===== Übungstext =====
2.1 Nach Art. 286 StGB macht sich strafbar, wer einen Beamten an einer Handlung hindert, die innerhalb seiner Amtsbefugnisse liegt. Der Tatbestand der Hinderung einer Amtshandlung ist ein Erfolgsdelikt. Es macht sich strafbar, wer eine Amtshandlung verhindert, erschwert, verzögert oder behindert, ohne gegen die Amtsträger Gewalt anzuwenden oder sie zu bedrohen (BGE 133 IV 97 E. 4.2; 120 IV 136 E. 2a, je mit Hinweisen). Die Anordnung einer Amtshandlung ist einzig unbeachtlich, wenn diese nichtig ist (BGE 98 IV 41 E. 4b; Entscheid 6B_113/2007 vom 16. August 2007, E. 2.5). Nichtigkeit ist allenfalls anzunehmen, wenn der Mangel besonders schwer wiegt, ohne weiteres erkennbar ist und die Rechtssicherheit durch die Annahme der Nichtigkeit nicht ernsthaft gefährdet wird. Als Nichtigkeitsgründe fallen vorab Verfahrens- und Formfehler - namentlich Unzuständigkeit - in Betracht, kaum je inhaltliche Mängel (BGE 132 II 342 E. 2.1 mit zahlreichen Hinweisen). 
Die gerichtliche Polizei - die Aufdeckung von Straftaten, die Fahndung nach den Tätern und die Ermittlung und Sicherung von Spuren und Beweismitteln - wird unter der Leitung der Staatsanwaltschaft durch die Kantonspolizei ausgeübt (§ 1 Abs. 2 der Aargauer Strafprozessordnung vom 11. November 1958, StPO). Für die Vornahme einer Hausdurchsuchung, sofern sie nicht vom Staatsanwalt oder vom Untersuchungsrichter geleitet wird, muss ein schriftlicher Durchsuchungsbefehl vorliegen (§ 89 Abs. 4 StPO). In dringenden Fällen ist die Polizei allerdings berechtigt, eine solche von sich aus durchzuführen (§ 95 Abs. 2 StPO).
===== Datenteil =====
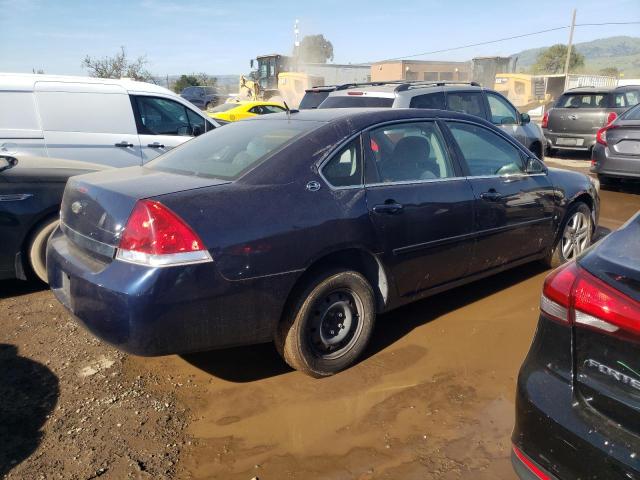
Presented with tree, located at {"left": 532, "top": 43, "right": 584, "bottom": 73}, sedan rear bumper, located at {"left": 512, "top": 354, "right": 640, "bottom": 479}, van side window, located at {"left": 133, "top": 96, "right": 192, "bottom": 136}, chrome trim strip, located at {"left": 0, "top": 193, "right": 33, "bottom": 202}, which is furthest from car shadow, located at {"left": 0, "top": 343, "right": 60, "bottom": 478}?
tree, located at {"left": 532, "top": 43, "right": 584, "bottom": 73}

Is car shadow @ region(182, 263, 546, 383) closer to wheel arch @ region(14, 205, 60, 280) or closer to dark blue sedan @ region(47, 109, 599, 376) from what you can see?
dark blue sedan @ region(47, 109, 599, 376)

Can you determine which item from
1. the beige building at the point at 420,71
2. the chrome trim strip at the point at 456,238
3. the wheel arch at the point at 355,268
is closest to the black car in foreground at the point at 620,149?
the chrome trim strip at the point at 456,238

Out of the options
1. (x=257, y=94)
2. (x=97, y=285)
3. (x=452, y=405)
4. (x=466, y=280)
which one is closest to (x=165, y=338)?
(x=97, y=285)

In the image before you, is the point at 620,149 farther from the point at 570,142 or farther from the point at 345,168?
the point at 345,168

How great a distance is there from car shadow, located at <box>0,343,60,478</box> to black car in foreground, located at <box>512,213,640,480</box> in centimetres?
229

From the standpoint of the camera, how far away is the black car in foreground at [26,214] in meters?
4.22

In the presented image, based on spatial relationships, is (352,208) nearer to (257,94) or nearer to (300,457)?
(300,457)

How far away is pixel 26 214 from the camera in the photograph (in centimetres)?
429

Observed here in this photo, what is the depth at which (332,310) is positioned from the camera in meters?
3.26

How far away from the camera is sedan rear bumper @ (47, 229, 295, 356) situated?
8.35 feet

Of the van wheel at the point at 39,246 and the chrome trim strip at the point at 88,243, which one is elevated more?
the chrome trim strip at the point at 88,243

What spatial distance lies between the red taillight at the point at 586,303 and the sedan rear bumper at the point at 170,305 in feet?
4.56

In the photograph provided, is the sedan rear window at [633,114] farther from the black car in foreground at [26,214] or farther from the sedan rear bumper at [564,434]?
the black car in foreground at [26,214]

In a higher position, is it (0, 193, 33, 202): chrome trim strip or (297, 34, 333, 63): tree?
(297, 34, 333, 63): tree
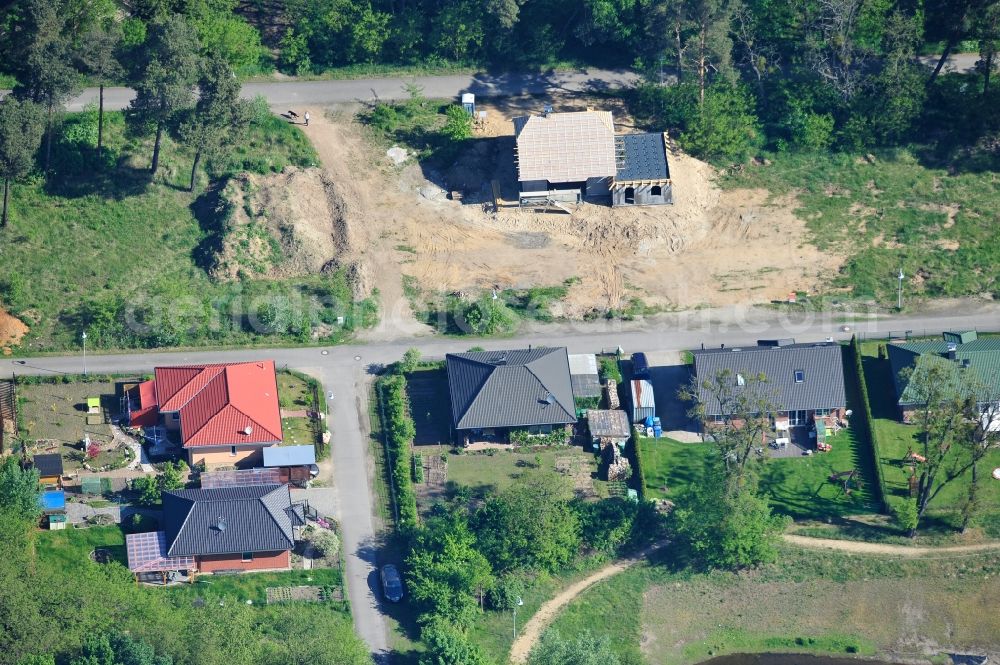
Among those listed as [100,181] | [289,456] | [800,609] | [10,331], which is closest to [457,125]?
[100,181]

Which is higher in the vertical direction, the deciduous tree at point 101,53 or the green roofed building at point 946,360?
the deciduous tree at point 101,53

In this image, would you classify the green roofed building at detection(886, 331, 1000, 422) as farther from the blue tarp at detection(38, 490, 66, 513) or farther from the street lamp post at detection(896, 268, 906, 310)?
the blue tarp at detection(38, 490, 66, 513)

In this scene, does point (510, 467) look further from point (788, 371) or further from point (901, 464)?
point (901, 464)

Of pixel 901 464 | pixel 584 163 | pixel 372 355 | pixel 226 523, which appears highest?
pixel 584 163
=====
◆ Aufgabe: Ändern Sie im Text zur Hinderung einer Amtshandlung „Kantonspolizei“ in „Stadtpolizei“ und geben Sie dabei alles von „Die gerichtliche Polizei“ bis hin zu „Abs. 2 StPO).“ wieder. Stützen Sie sich ausschließlich auf den Text.

◆ Ihre Antwort:
Die gerichtliche Polizei - die Aufdeckung von Straftaten, die Fahndung nach den Tätern und die Ermittlung und Sicherung von Spuren und Beweismitteln - wird unter der Leitung der Staatsanwaltschaft durch die Stadtpolizei ausgeübt (§ 1 Abs. 2 der Aargauer Strafprozessordnung vom 11. November 1958, StPO). Für die Vornahme einer Hausdurchsuchung, sofern sie nicht vom Staatsanwalt oder vom Untersuchungsrichter geleitet wird, muss ein schriftlicher Durchsuchungsbefehl vorliegen (§ 89 Abs. 4 StPO). In dringenden Fällen ist die Polizei allerdings berechtigt, eine solche von sich aus durchzuführen (§ 95 Abs. 2 StPO).